Is char s[3] = "abc" legal?

[LarryChen]

I tried to compile it in VC++ 6.0, there is a compiler error. But a string could be terminated without '\0', couldn't it? Thanks.

[Speedo]

"abc" is 4 characters. 'a', 'b', 'c', '\0'.

[LarryChen]

"abc" is 4 characters. 'a', 'b', 'c', '\0'.

I wonder if it is possible for "abc" is terminated without '\0'?

[Russco]

Code:

char s[3] = { 'a','b','c' };

Is one way of accomplishing that.

[LarryChen]

Code:

char s[3] = { 'a','b','c' };

Is one way of accomplishing that.

That is cool. Any other way? Thanks.

[jnmacd]

Code:

char s[3];
memcpy(s, "ABC", 3);

This is asking for trouble unless you know what you are doing...

[S_M_A]

No char s[3] = "abc" is not legal since "abc" is a const char* (or at least considered as const).

[superbonzo]

No char s[3] = "abc" is not legal since "abc" is a const char* (or at least considered as const).
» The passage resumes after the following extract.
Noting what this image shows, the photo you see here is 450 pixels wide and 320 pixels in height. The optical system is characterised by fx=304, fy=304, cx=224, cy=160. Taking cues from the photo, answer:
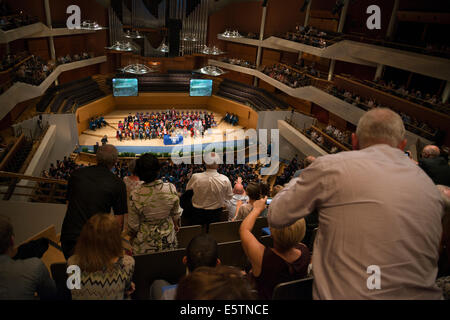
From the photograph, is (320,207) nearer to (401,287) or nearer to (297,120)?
(401,287)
the problem is not the fact that "abc" is a const literal; you can initialize fixed size char arrays with a const literal; the problem is that the to be initialized array must have sufficient characters to store the literal, including the null terminator;

for example, "char s[3] = "abc";" does not compile, but "char s[4] = "abc";", "char s[5] = "abc";", ... does compile and it's legal.

[S_M_A]

Eh, totally messed this up in my head...
Have lately changed a lot of legacy code due to deprecated warnings about char* being assigned with string literals. Seems like that has gotten to me worse than I thought...

[Feoggou]

I tried to compile it in VC++ 6.0, there is a compiler error. But a string could be terminated without '\0', couldn't it? Thanks.
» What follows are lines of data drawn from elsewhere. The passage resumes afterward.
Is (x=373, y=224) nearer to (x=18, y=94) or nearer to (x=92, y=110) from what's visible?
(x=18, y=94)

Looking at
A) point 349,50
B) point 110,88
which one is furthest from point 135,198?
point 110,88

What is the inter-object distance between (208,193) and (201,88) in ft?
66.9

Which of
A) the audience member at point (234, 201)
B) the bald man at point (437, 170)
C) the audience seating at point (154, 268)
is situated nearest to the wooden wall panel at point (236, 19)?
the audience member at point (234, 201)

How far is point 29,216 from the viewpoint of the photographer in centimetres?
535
why aren't you just writing:

Code:

char s[] = "abc";

?

but if you really don't want to waste that one byte (which is the '\0' character) you can also write like this:

Code:

char s[3];
s[0] = 'a';
s[1] = 'b';
s[2] = 'c';

it's pretty the same way as what Russco said ( char s[3] = { 'a','b','c' }; ) only that by the method I've shown you write a bit more.

[Speedo]

I wonder if it is possible for "abc" is terminated without '\0'?

Sure it's possible. But why would you want to? The concept of c-style strings revolves around them being null-terminated. The only time I can think of when you might even think about doing it is in the internals of a string class. In pretty much any other circumstance, you're just making more work for yourself.

[ninja9578]

Eh, totally messed this up in my head...
Have lately changed a lot of legacy code due to deprecated warnings about char* being assigned with string literals. Seems like that has gotten to me worse than I thought...

We've all done that, I still have some legacy code which does that.

[laserlight]

Well, in C, this is valid:

Code:

char s[3] = "abc";

being equivalent to:

Code:

char s[3] = {'a', 'b', 'c'};

But I don't consider it advisable since readers may ask if it is valid.